Court: State can argue it's met English requirement
Capitol Media Services
Jan. 10, 200


By Howard Fischer

Tucson, Arizona | Published:

PHOENIX The nation's high court agreed Friday to let state officials argue Arizona has done enough to help students learn English, and should not be required to do more.

The unsigned order, by itself, does not absolve the state of its obligations. It is, however, a major setback for Tim Hogan, the attorney for the parents who sued in 1992, who contends Arizona lawmakers have yet to meet their obligations under federal laws.

"It's not a good sign," Hogan said.

He pointed out the 9th U.S. Circuit Court of Appeals sided with him when state lawmakers made the same argument. Hogan said the U.S. Supreme Court does not frequently agree to consider a case from an appellate court unless at least some of the justices believe that decision was wrong.

Overall, the Supreme Court accepts only about 1 percent of the petitions for hearings.

Hogan noted, though, it takes only four of the nine justices to agree to hear a case one short of what it takes to actually overturn the appellate court ruling.

State School Superintendent Tom Horne, who is leading the fight to get the courts out of the issue, said Friday's decision will give him a chance to prove Arizona taxpayers need not spend more on programs for "English-language learners," those students who are not proficient in English.

The 1992 lawsuit charged the state was not meeting its obligation under the Equal Education Opportunity Act. It requires states to "take appropriate action to overcome language barriers that impede equal participation by its students in its instructional programs." A federal judge, in a 2000 ruling, agreed.
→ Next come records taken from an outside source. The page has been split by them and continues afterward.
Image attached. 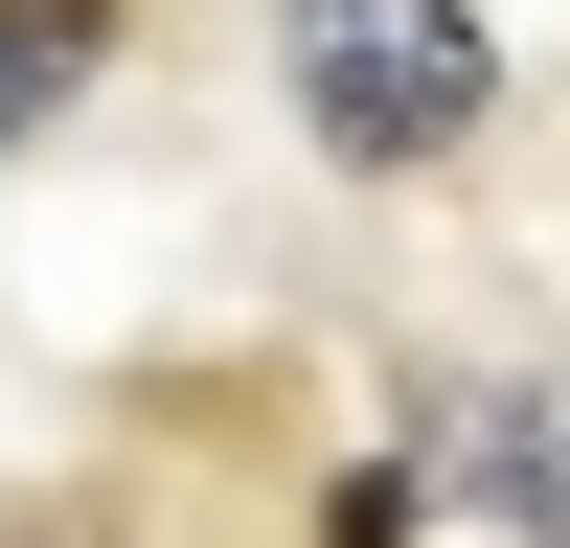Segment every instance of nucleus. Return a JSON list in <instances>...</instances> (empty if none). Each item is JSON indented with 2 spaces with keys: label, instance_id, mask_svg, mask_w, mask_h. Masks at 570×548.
<instances>
[{
  "label": "nucleus",
  "instance_id": "f257e3e1",
  "mask_svg": "<svg viewBox=\"0 0 570 548\" xmlns=\"http://www.w3.org/2000/svg\"><path fill=\"white\" fill-rule=\"evenodd\" d=\"M274 69H297L320 160H456L502 46H480V0H274Z\"/></svg>",
  "mask_w": 570,
  "mask_h": 548
},
{
  "label": "nucleus",
  "instance_id": "f03ea898",
  "mask_svg": "<svg viewBox=\"0 0 570 548\" xmlns=\"http://www.w3.org/2000/svg\"><path fill=\"white\" fill-rule=\"evenodd\" d=\"M434 480L480 548H570V389L548 365H434Z\"/></svg>",
  "mask_w": 570,
  "mask_h": 548
},
{
  "label": "nucleus",
  "instance_id": "7ed1b4c3",
  "mask_svg": "<svg viewBox=\"0 0 570 548\" xmlns=\"http://www.w3.org/2000/svg\"><path fill=\"white\" fill-rule=\"evenodd\" d=\"M91 46H115V0H0V137H23V115H69V91H91Z\"/></svg>",
  "mask_w": 570,
  "mask_h": 548
},
{
  "label": "nucleus",
  "instance_id": "20e7f679",
  "mask_svg": "<svg viewBox=\"0 0 570 548\" xmlns=\"http://www.w3.org/2000/svg\"><path fill=\"white\" fill-rule=\"evenodd\" d=\"M0 548H115V526H91V502H23V526H0Z\"/></svg>",
  "mask_w": 570,
  "mask_h": 548
}]
</instances>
Since then the case has been in and out of court as lawmakers tinkered with additional funding. So far, none of the changes have satisfied either U.S. District Court Judge Raner Collins in Tucson or the federal appellate court.

After the last appellate court decision, lawmakers came back and agreed to add another $40.6 million to fund these programs. Hogan has asked Collins to rule that is not enough and is unequally divided.
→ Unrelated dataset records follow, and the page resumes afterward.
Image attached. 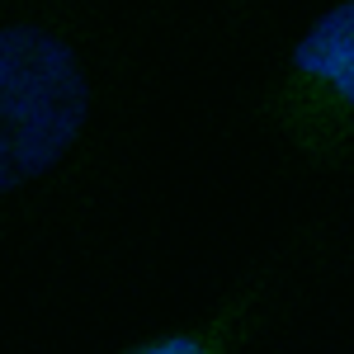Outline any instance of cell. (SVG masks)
Listing matches in <instances>:
<instances>
[{"label": "cell", "mask_w": 354, "mask_h": 354, "mask_svg": "<svg viewBox=\"0 0 354 354\" xmlns=\"http://www.w3.org/2000/svg\"><path fill=\"white\" fill-rule=\"evenodd\" d=\"M322 241L312 232H298L288 245H279L274 255L255 260L250 270L222 293L208 312H198L194 322L137 335L128 345L109 354H245L265 330L302 298L307 270Z\"/></svg>", "instance_id": "obj_3"}, {"label": "cell", "mask_w": 354, "mask_h": 354, "mask_svg": "<svg viewBox=\"0 0 354 354\" xmlns=\"http://www.w3.org/2000/svg\"><path fill=\"white\" fill-rule=\"evenodd\" d=\"M236 5H250V0H236Z\"/></svg>", "instance_id": "obj_4"}, {"label": "cell", "mask_w": 354, "mask_h": 354, "mask_svg": "<svg viewBox=\"0 0 354 354\" xmlns=\"http://www.w3.org/2000/svg\"><path fill=\"white\" fill-rule=\"evenodd\" d=\"M250 118L312 170H354V0H330L283 48Z\"/></svg>", "instance_id": "obj_2"}, {"label": "cell", "mask_w": 354, "mask_h": 354, "mask_svg": "<svg viewBox=\"0 0 354 354\" xmlns=\"http://www.w3.org/2000/svg\"><path fill=\"white\" fill-rule=\"evenodd\" d=\"M161 0H0V298L128 241L165 90Z\"/></svg>", "instance_id": "obj_1"}]
</instances>
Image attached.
At the same time, Horne and Republican legislative leaders decided to ask the Supreme Court to intercede in hopes of having the entire case thrown out. Friday's ruling gives them that chance.

"The federal statute that gives the courts jurisdiction requires us to make reasonable efforts to teach students English," Horne said. "We are doing that."

He said Hogan's complaint is that the state is not providing all the necessary funds, forcing school districts to divert cash from other programs to ensure students learn English.

Hogan, however, said Horne's argument is based on a flawed presumption.

"The law requires more than an effort," he said.

"The (2000) judgment requires that funding be based upon the costs" of actually teaching students to learn English, Hogan continued. "That's what they've never attempted to do."

In fact, he noted, the school districts themselves, in requests for additional cash, sought a total of $275 million, versus the $40.6 million lawmakers actually voted last session to provide.

Separate is the question of whether the 1974 Equal Education Opportunity Act actually applies.

Eric Bistrow, Horne's attorney, pointed out Congress approved the No Child Left Behind Act in 2001, one provision of which requires states to take effective actions to help children learn English. He noted Arizona has been found in compliance with that latter law, making it illogical for Hogan to argue that Arizona is not doing enough.

Hogan, however, said the 2001 law is irrelevant. He said the 1974 law on which he is relying essentially is a civil rights act to protect individuals, while No Child Left Behind is a "regulatory scheme for schools."

No date has been set for the arguments.